_AUFGABE A_:
Schreib aus dem Forenbeitrag zur abbrechenden Lanverbindung den Abschnitt zwischen "# Lanverbindung bricht" und "mir dabei helfen.", beide eingeschlossen, wortgetreu ab.
_AUFGABE B_:
Setze den Forenbeitrag über die abbrechende Lanverbindung im Anschluss an seinen letzten Satz fort.

_TEXTAUSZUG_:
*-*-*

# Lanverbindung bricht bei hoher Auslastung ab



## cPT_cAPSLOCK (11. November 2013)

Hallo alle zusammen 
Ich hätte ein Problem mit der Lanverbindung meines Notebooks. Ich hoffe, ihr könnt mir dabei helfen.

Zunächst zum Problem ansich:
wenn ich längere Zeit (~5 Minuten) eine höhere Netzauslastung erzeuge (Youtube, IPTV, etc.), bricht meine Lanverbindung aus heiterem Himmel zusammen. Meist handelt es sich dabei um ein "DNS-Server nicht gefunden"-Problem (gelbes Ausrufezeichen im Tray), was durch die Windows-Problemlösung oder schlimmstenfalls einen Reboot schnell wieder gelöst werden kann, aber auf Dauer geht einem das schon ziemlich auf den Senkel - ganz besonders, wenn das mehrfach hintereinander vorkommt. Im Netzwerkcenter von Windows 7 wird die Internetverbindung als unterbrochen dargestellt, die Verbindung in "mehrere Netzwerke" scheint aber zu stehen.

Nun noch ein paar interessante Nebeninfos, die euch die Hilfe eventuell erleichtern...
-falls das von Belang ist: ich bin an ein sehr schnelles Internet angebunden, was eine Geschwindigkeit bis 1 Gbit/s ermöglicht. In langsameren Netzen konnte ich keine Verbindungsabbrüche feststellen, was aber auch daran liegen kann, dass ich das Notebook zum Großteil im schnellen Netz hier betreibe.

*-*-*

_ANGEZEIGTE DATEN_:

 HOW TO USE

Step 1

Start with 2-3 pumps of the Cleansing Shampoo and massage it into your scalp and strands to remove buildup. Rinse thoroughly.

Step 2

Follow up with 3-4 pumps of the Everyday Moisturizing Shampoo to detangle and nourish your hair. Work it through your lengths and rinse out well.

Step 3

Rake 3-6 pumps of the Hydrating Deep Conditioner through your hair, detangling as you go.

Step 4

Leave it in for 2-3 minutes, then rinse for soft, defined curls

*-*-*

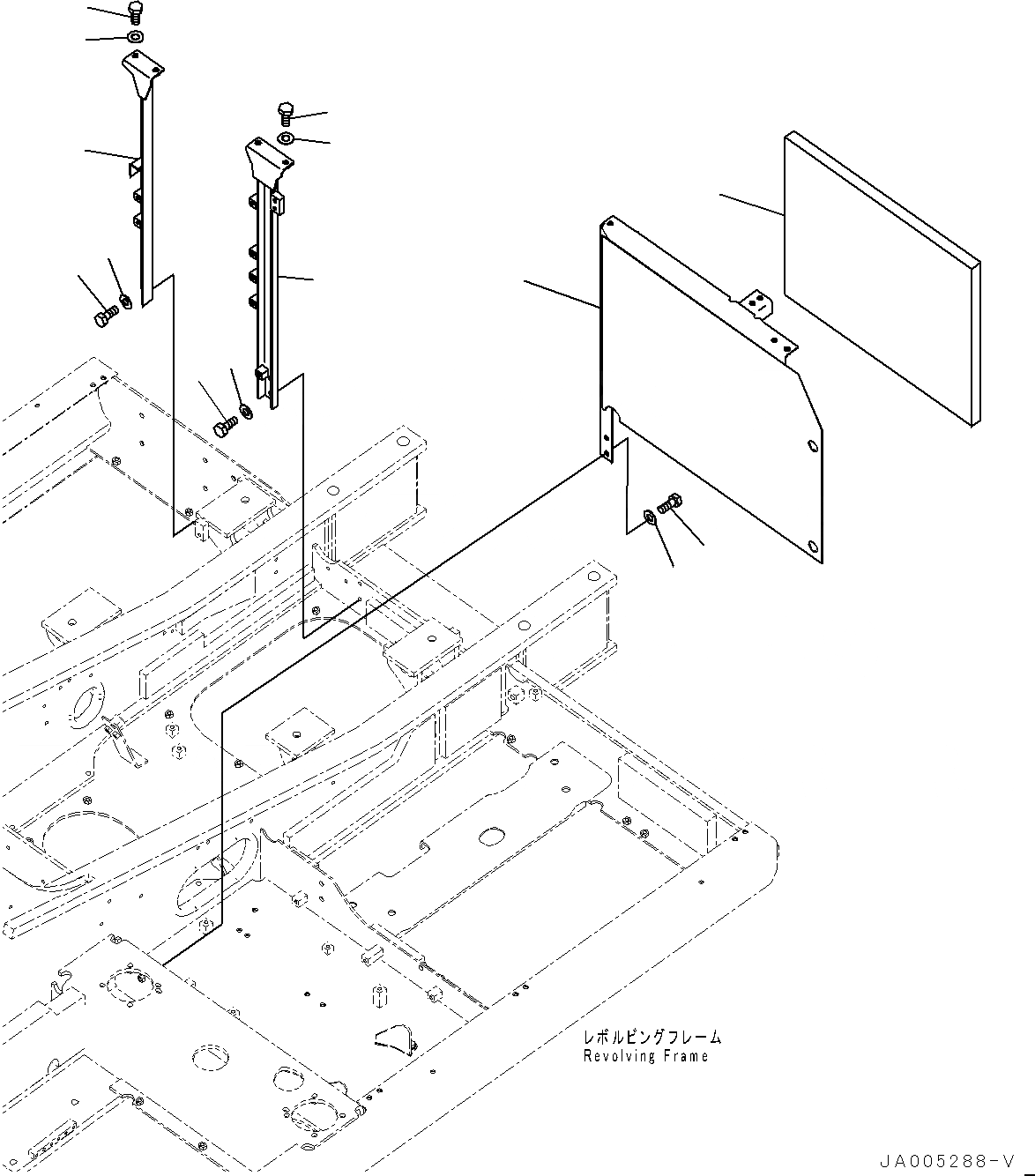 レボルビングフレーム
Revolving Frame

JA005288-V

*-*-*

_ANTWORTBEREICH A_:
# Lanverbindung bricht bei hoher Auslastung ab



## cPT_cAPSLOCK (11. November 2013)

Hallo alle zusammen 
Ich hätte ein Problem mit der Lanverbindung meines Notebooks. Ich hoffe, ihr könnt mir dabei helfen.

_ANTWORTBEREICH B_:
-es handelt sich um einen Broadcom NetXtreme-Netzwerkadapter. Eine genauere Beschreibung konnte ich leider nicht finden.
-Netzwerktreiber ist installiert. Ich hab ihn sogar erst heute neu drübergebügelt, genützt hat es aber wenig. Heruntergeladen habe ich dabei einen Treiber von der Supportseite des Notebookherstellers (Acer).
-Von geringen Netzwerkauslastungen (in diesem Fall: League of Legends) zeigt sich das Notebook komplett unbeeindruckt. Erst beim Streamen etc. tritt das Problem auf.
-und am Interessantesten: das Problem kommt nur (!) in Windows vor. Ich habe Manjaro-Linux von einem USB-Stick live gebootet und über dieses System über eine halbe Stunde Videos in 1080P auf Youtube geschaut und es gab keinerlei Abbrüche - was unter Windows undenkbar wäre. Es liegt also wohl nicht an der Hardware, am Netz oder am Verbindungskabel.

Danke schon mal für eure Mithilfe! 
gRU?; cAPS


----------



## Aer0 (11. November 2013)

1 mbit/s würde ich nicht als schnelles inet bezeichnen.
lanverbindung oder internetverbindung ist die frage, guck mal im routermenü nach wärend des problems ob die synchronisation abbricht oder die fehlerrate in die höhe steigt, lan sollte von 1 mbit/s nicht überlastet sein, und youtube videos in 1080p solltest du auch nicht gucken können.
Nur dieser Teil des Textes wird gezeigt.